Diplopterys cabrerana is a very long vine with opposite oval leaves. The inflorescences each bear four tiny flowers.
However, the plant rarely develops flowers, and almost never does so in cultivation. Diplopterys cabrerana is easily confused with Banisteriopsis caapi, but the leaves of D. cabrerana are much wider and larger (Ratsch 1998, 221).
Common Names: Biaxii, Chagrupanga (Inga, ‘chagru leaf’), Ka-hee-ko (Karapana), Kahi (Tukano, ‘that which causes vomiting’), Mene Kahi Ma, Nyoko-buko Guda Hubea Ma (Barasana), Oco-yage (‘water yage’), Yaco-ayahuasco (Quechua/Peru), Yahe Vine
Diplopterys cabrerana is found only in the Amazon basin. It does grow in the wild but is usually cultivated in gardens in South America from cuttings. Young shoots or branch tips are allowed to sit in water until roots develop.
The cuttings may also be placed directly in moist jungle soil. The wild form prefers to grow near river banks. It is possible to buy Diplopterys cabrerana plant material online from certain websites (Ratsch 1998, 220-221).
The Barasana of the Eastern Amazon uses D. cabrerana to prepare a psychoactive beverage that they use in a manner similar to Ayahuasca.
The vine is also used as a source of N, N-DMT in Ayahuasca brews, similar to Psychotria viridis leaves (Bristol 1965).
Many indigenous peoples of the Colombian Amazon, including the Desana, Barasana, and others, use the leaves of D. cabrerana to prepare Ayahuasca brews.
In the Sibundoy, Banisteriopsis caapi vine and D. cabrerana leaves are boiled down to prepare an inebriating drink known as biaxii (Bristol 1965).

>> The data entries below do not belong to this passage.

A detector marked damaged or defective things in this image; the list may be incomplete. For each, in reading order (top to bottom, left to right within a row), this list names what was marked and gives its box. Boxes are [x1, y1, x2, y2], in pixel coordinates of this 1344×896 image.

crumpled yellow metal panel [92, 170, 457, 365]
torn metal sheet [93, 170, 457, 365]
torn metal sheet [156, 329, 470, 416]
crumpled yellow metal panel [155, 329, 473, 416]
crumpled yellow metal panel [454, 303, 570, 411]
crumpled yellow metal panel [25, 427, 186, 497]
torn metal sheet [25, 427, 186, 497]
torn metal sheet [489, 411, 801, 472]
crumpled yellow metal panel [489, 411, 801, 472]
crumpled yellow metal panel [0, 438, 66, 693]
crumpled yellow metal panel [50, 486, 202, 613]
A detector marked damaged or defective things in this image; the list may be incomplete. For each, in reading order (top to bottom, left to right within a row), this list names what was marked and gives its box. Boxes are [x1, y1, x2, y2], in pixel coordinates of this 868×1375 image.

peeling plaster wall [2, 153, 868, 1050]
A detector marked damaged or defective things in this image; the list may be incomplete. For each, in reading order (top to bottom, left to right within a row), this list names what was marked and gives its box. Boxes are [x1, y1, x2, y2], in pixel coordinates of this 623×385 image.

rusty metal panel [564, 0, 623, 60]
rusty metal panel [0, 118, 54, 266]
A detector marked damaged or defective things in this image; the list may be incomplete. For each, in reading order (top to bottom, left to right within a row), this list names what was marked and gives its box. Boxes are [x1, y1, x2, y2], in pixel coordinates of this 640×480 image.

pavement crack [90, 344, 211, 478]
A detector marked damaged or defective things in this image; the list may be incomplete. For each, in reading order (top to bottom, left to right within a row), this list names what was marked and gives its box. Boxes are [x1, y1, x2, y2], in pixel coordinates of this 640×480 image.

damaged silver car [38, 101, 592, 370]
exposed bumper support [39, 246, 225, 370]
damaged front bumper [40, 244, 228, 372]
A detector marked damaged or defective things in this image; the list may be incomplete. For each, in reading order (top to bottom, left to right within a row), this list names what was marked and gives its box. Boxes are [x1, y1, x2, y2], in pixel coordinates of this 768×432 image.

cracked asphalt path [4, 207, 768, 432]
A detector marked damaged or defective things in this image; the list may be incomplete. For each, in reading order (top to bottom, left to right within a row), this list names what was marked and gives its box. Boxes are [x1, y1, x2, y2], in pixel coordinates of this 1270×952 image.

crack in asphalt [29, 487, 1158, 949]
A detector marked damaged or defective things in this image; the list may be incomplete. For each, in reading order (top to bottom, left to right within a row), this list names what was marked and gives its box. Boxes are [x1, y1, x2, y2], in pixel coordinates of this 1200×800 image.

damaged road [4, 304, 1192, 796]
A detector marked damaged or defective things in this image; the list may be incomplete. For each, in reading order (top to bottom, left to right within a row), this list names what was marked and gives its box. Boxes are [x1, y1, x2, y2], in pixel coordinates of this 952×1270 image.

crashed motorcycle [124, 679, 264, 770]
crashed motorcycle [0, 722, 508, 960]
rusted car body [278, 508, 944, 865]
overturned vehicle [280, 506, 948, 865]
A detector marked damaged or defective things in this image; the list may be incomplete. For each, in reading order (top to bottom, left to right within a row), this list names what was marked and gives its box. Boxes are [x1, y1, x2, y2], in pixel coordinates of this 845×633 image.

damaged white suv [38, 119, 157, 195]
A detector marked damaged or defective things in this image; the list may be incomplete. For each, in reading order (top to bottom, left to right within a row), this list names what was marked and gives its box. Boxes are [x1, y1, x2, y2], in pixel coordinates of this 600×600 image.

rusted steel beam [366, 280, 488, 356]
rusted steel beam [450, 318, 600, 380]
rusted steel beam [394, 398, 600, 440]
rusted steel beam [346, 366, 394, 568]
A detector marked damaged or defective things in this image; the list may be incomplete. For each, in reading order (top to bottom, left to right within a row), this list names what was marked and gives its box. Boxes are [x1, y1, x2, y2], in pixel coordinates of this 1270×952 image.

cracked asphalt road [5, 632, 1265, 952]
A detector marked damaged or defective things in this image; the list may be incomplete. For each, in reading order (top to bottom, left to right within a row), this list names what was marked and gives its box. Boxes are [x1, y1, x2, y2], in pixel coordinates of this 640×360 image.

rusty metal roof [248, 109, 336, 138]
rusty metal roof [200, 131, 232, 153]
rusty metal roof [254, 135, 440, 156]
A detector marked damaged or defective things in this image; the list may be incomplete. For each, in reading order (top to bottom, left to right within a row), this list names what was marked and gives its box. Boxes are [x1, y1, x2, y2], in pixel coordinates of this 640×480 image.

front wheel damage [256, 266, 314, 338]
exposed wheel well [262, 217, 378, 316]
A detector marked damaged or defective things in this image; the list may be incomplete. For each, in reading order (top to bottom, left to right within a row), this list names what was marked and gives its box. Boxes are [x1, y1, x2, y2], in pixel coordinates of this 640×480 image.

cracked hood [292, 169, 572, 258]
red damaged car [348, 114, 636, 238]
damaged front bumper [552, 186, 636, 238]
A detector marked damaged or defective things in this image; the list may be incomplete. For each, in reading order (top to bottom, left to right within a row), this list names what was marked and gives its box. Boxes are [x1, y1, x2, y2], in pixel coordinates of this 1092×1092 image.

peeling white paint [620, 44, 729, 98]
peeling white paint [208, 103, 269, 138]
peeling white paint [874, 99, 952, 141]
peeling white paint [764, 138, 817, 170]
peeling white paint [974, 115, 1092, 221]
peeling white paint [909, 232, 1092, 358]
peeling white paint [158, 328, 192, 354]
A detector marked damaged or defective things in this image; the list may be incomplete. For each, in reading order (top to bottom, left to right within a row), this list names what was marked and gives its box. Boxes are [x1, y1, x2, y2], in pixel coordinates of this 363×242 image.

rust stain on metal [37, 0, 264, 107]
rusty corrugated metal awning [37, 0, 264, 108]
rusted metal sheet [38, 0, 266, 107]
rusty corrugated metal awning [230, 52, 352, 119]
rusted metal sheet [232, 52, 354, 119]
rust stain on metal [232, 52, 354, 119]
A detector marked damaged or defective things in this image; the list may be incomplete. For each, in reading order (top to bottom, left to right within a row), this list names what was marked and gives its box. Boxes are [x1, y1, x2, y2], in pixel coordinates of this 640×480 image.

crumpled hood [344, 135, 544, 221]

To prepare an ayahuasca brew, D. cabrerana is boiled for 4-12 hours. Acidifiers such as vinegar or citrus juice may be added to facilitate the extraction of alkaloids.
B. caapi or another MAOI containing plant is either boiled in the same pot or boiled in a different pot and combined with the D. cabrerana preparation at a later time (Bristol 1965).
The leaves of D. cabrerana contain 0.17-1.75% N,N-DMT, as well as 5-MeO-DMT, bufotenine, and several other alkaloids.
The stems also contain a lower quantity of these alkaloids. When combined with an MAOI of some sort, D. cabrerana leaves cause effects ranging from pleasant intoxication to violent nausea.
Visual hallucinations in vivid color are common. The intoxication generally ends with deep sleep and vivid dreams. Some shamans seem to fear D. cabrerana and avoid using it.
This is perhaps because it seems to contain exceptionally high levels of DMT, along with the alkaloids 5-methoxy-DMT and bufotenine, both of which are known to bring about adverse effects in some cases (Erowid 2001).
- Bristol, M.L. “Sibundoy Ethnobotany”. Harvard University Press, 1965.
- “Erowid Diplopterys Vault: DMT Contents and Dosages”, 2001. http://www.erowid.org/.
- Ratsch, Christian., The Encyclopedia of Psychoactive Plants: Ethnopharmacology and its Applications. Rochester: Park Street Press, 1998.